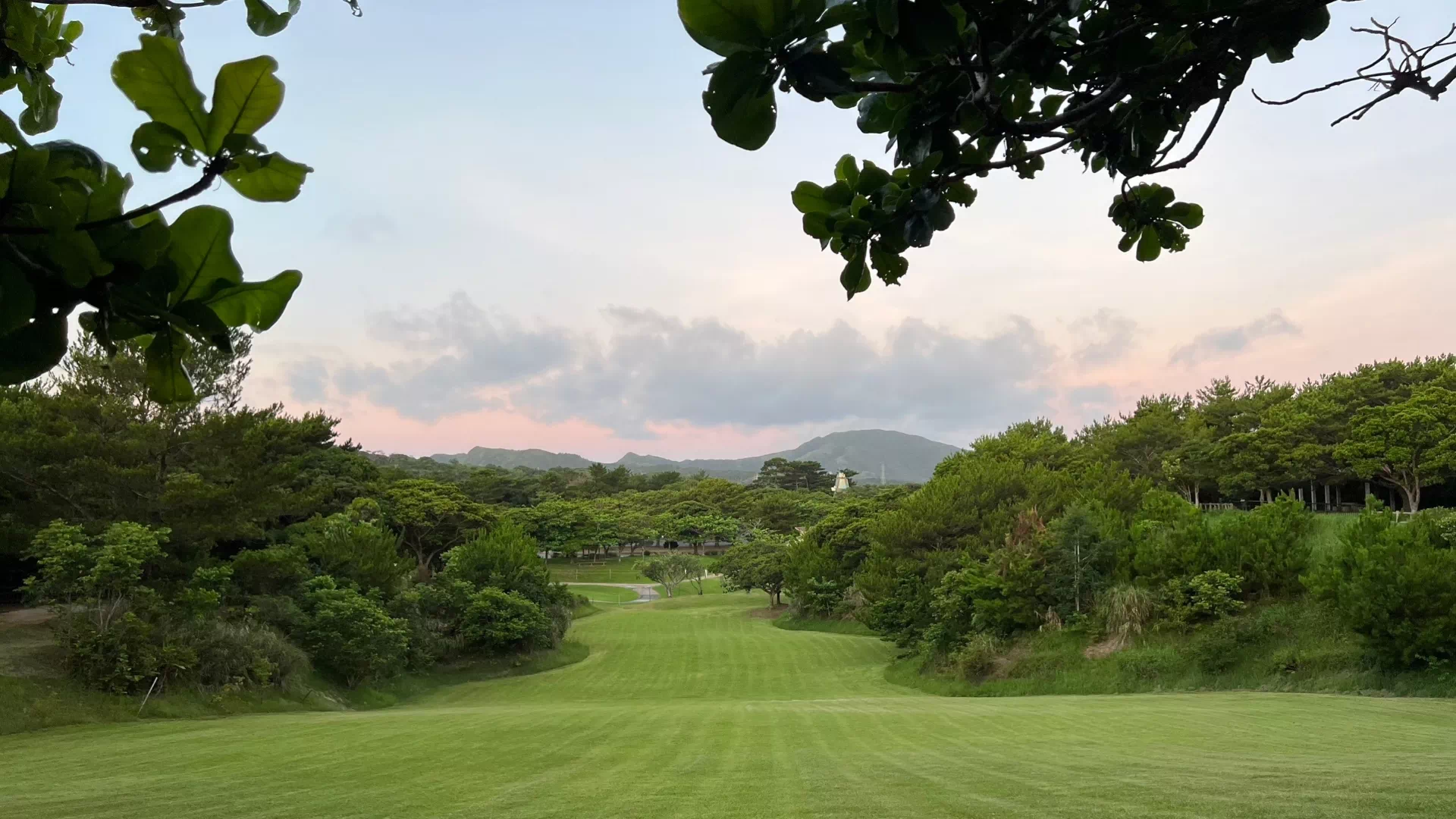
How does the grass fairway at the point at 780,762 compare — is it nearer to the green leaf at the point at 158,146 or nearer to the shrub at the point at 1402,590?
the shrub at the point at 1402,590

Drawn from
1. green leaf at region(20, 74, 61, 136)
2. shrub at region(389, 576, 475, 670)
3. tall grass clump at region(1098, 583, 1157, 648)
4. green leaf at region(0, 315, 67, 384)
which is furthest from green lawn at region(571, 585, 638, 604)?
green leaf at region(0, 315, 67, 384)

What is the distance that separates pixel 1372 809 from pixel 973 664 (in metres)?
13.5

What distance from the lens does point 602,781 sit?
5223 millimetres

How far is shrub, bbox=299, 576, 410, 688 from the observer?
14883mm

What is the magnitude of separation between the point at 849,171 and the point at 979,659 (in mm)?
16836

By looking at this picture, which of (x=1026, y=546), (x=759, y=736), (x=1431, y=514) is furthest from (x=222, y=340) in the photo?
(x=1026, y=546)

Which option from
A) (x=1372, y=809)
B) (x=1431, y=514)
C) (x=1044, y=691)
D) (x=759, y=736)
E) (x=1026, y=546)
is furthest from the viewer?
(x=1026, y=546)

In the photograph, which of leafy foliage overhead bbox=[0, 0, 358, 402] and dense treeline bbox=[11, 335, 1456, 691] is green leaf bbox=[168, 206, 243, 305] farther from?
dense treeline bbox=[11, 335, 1456, 691]

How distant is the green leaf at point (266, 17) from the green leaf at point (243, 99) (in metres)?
0.69

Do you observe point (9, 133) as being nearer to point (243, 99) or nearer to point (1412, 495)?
point (243, 99)

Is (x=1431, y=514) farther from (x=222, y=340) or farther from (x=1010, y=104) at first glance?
(x=222, y=340)

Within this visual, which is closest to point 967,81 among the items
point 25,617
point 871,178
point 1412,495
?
point 871,178

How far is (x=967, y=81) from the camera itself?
46.2 inches

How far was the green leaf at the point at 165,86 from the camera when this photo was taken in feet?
2.19
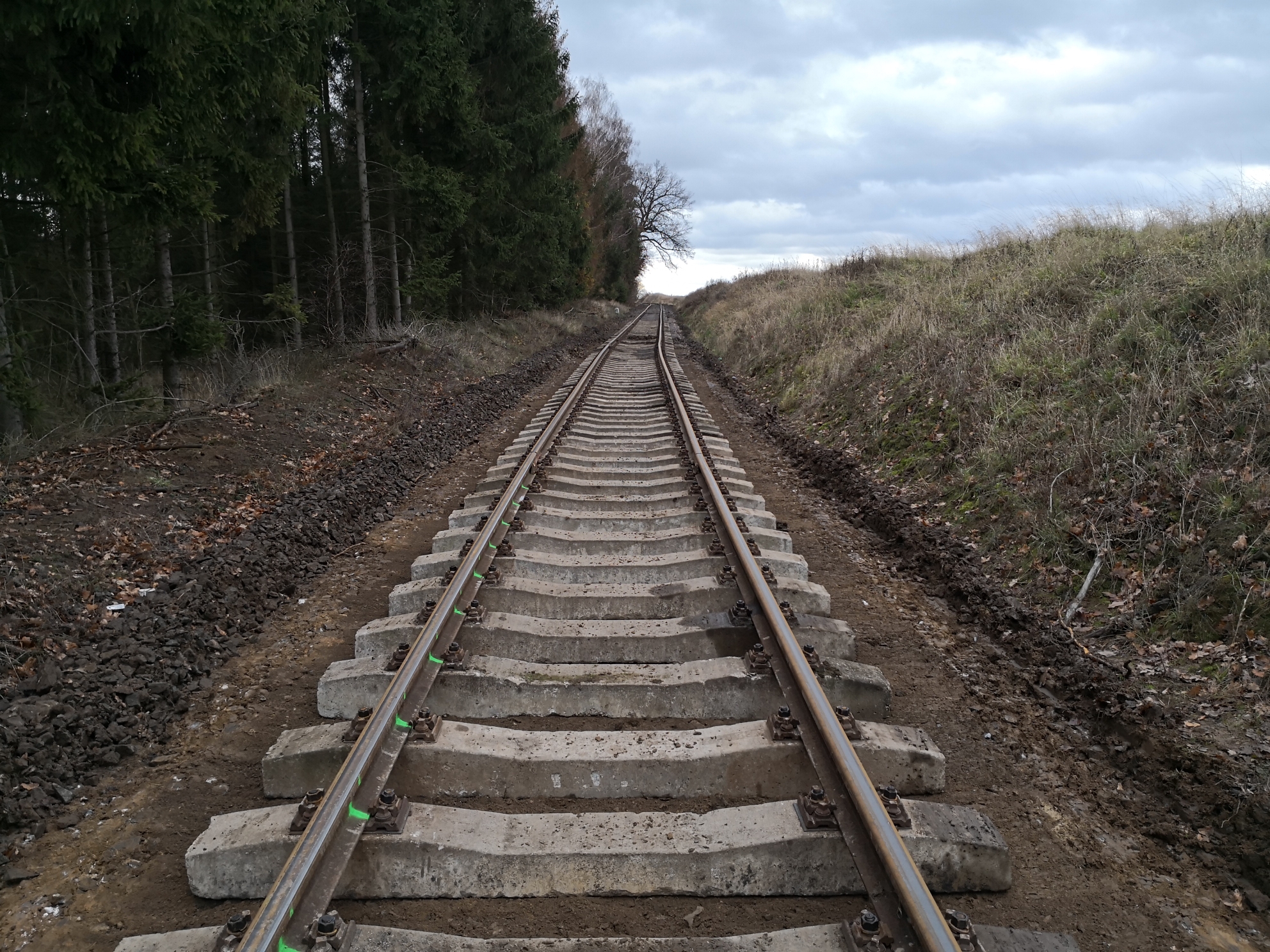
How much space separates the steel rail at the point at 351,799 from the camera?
6.82ft

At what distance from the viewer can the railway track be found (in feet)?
7.30

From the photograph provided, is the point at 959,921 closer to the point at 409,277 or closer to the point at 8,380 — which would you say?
the point at 8,380

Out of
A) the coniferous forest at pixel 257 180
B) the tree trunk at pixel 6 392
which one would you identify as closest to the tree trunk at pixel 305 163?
the coniferous forest at pixel 257 180

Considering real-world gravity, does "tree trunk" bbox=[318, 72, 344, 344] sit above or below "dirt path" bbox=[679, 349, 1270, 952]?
above

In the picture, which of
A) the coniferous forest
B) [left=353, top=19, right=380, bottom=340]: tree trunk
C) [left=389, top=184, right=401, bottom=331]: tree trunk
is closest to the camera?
the coniferous forest

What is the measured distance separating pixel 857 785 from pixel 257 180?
28.6 ft

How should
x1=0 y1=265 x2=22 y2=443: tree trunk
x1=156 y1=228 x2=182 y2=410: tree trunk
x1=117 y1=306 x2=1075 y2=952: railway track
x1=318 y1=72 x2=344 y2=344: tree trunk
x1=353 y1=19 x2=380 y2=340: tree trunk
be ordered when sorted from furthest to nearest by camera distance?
x1=318 y1=72 x2=344 y2=344: tree trunk < x1=353 y1=19 x2=380 y2=340: tree trunk < x1=156 y1=228 x2=182 y2=410: tree trunk < x1=0 y1=265 x2=22 y2=443: tree trunk < x1=117 y1=306 x2=1075 y2=952: railway track

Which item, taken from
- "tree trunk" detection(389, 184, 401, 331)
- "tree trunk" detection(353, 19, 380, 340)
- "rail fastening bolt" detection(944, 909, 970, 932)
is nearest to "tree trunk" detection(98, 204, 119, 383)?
"tree trunk" detection(353, 19, 380, 340)

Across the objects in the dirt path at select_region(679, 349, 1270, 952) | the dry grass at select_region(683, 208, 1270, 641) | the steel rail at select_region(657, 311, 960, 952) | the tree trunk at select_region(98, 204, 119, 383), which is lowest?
the dirt path at select_region(679, 349, 1270, 952)

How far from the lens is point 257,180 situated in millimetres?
8391

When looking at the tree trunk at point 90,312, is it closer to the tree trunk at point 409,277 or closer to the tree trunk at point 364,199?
the tree trunk at point 364,199

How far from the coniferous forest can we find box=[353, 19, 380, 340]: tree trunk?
0.16 ft

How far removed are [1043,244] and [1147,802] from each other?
11.3m

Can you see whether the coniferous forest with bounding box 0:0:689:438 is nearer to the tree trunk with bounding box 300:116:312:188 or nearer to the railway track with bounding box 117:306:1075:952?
the tree trunk with bounding box 300:116:312:188
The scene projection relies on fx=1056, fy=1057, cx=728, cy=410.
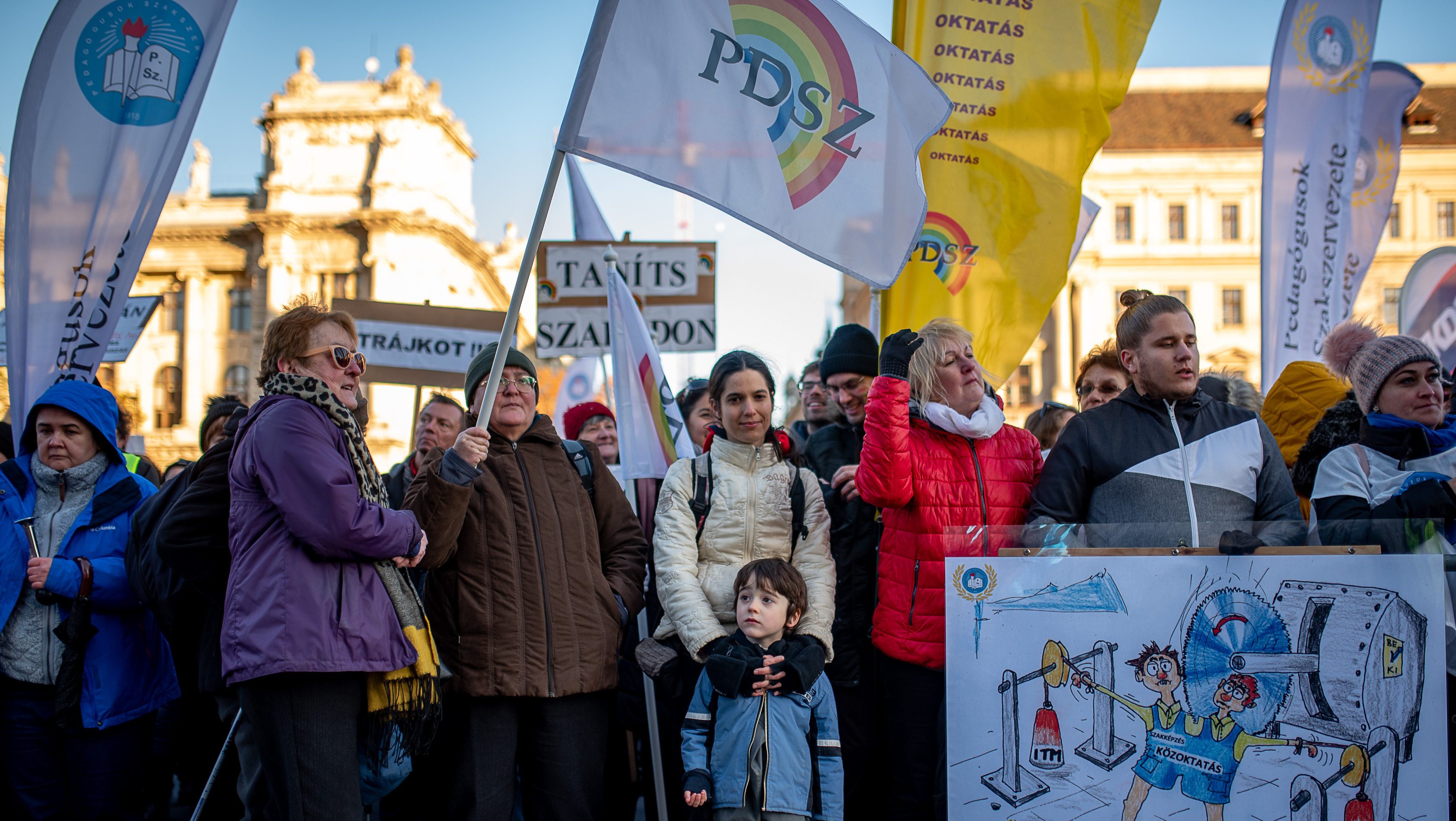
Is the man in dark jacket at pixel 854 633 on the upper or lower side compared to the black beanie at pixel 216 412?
lower

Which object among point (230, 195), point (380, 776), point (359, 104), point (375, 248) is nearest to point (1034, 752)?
point (380, 776)

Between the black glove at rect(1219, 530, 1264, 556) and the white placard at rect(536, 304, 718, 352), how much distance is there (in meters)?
4.79

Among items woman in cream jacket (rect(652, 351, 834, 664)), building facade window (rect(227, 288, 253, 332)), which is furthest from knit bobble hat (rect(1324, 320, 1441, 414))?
building facade window (rect(227, 288, 253, 332))

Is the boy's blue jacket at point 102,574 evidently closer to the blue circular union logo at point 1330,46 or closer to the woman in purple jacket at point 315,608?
the woman in purple jacket at point 315,608

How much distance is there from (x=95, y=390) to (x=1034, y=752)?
12.8ft

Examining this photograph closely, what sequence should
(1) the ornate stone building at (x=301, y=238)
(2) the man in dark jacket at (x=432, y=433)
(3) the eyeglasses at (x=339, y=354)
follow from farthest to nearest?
(1) the ornate stone building at (x=301, y=238)
(2) the man in dark jacket at (x=432, y=433)
(3) the eyeglasses at (x=339, y=354)

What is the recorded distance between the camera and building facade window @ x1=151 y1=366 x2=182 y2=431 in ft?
174

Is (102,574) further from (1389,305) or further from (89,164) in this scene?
Answer: (1389,305)

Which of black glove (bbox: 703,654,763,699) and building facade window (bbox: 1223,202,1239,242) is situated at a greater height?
building facade window (bbox: 1223,202,1239,242)

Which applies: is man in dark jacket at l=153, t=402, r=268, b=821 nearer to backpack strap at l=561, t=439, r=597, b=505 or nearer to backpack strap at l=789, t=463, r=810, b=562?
backpack strap at l=561, t=439, r=597, b=505

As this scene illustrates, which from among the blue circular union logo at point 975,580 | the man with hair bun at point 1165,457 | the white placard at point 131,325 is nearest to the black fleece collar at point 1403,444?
the man with hair bun at point 1165,457

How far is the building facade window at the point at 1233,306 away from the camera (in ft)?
172

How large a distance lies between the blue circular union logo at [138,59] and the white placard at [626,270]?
332cm

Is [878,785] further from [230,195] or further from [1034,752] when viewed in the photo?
[230,195]
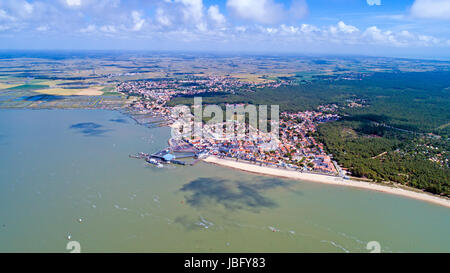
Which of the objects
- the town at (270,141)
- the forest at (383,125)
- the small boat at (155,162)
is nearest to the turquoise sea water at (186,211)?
the small boat at (155,162)

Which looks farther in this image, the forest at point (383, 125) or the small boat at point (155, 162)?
the small boat at point (155, 162)

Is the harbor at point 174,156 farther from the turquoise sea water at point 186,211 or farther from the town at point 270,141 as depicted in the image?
the turquoise sea water at point 186,211

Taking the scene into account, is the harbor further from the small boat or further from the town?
the town

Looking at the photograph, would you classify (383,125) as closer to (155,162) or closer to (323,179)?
(323,179)

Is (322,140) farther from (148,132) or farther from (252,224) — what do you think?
(148,132)

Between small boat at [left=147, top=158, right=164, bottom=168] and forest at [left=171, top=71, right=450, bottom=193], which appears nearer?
forest at [left=171, top=71, right=450, bottom=193]

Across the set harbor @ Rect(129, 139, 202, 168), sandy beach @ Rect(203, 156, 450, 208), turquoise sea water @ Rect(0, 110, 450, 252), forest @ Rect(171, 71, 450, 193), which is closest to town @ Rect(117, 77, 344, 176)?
harbor @ Rect(129, 139, 202, 168)
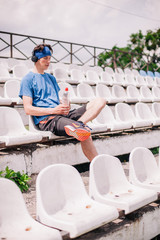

+ + + + + + +

YOUR OBJECTIVE
Edit everything from the line containing "Looking at the photograph, would" down to the end of the data so that "photograph" becomes "image", with all else unchanged. Leave the pictures out of your answer.

RESULT
Looking at the image, would you classify (383,125) as closer to (155,162) or closer to (323,179)?
(323,179)

Is (322,140) farther from (148,132) or farther from (252,224) — what do you think?
(148,132)

Between small boat at [left=147, top=158, right=164, bottom=168] and forest at [left=171, top=71, right=450, bottom=193], which appears nearer?
forest at [left=171, top=71, right=450, bottom=193]

Across the set harbor @ Rect(129, 139, 202, 168), sandy beach @ Rect(203, 156, 450, 208), turquoise sea water @ Rect(0, 110, 450, 252), forest @ Rect(171, 71, 450, 193), which is closest to town @ Rect(117, 77, 344, 176)?
harbor @ Rect(129, 139, 202, 168)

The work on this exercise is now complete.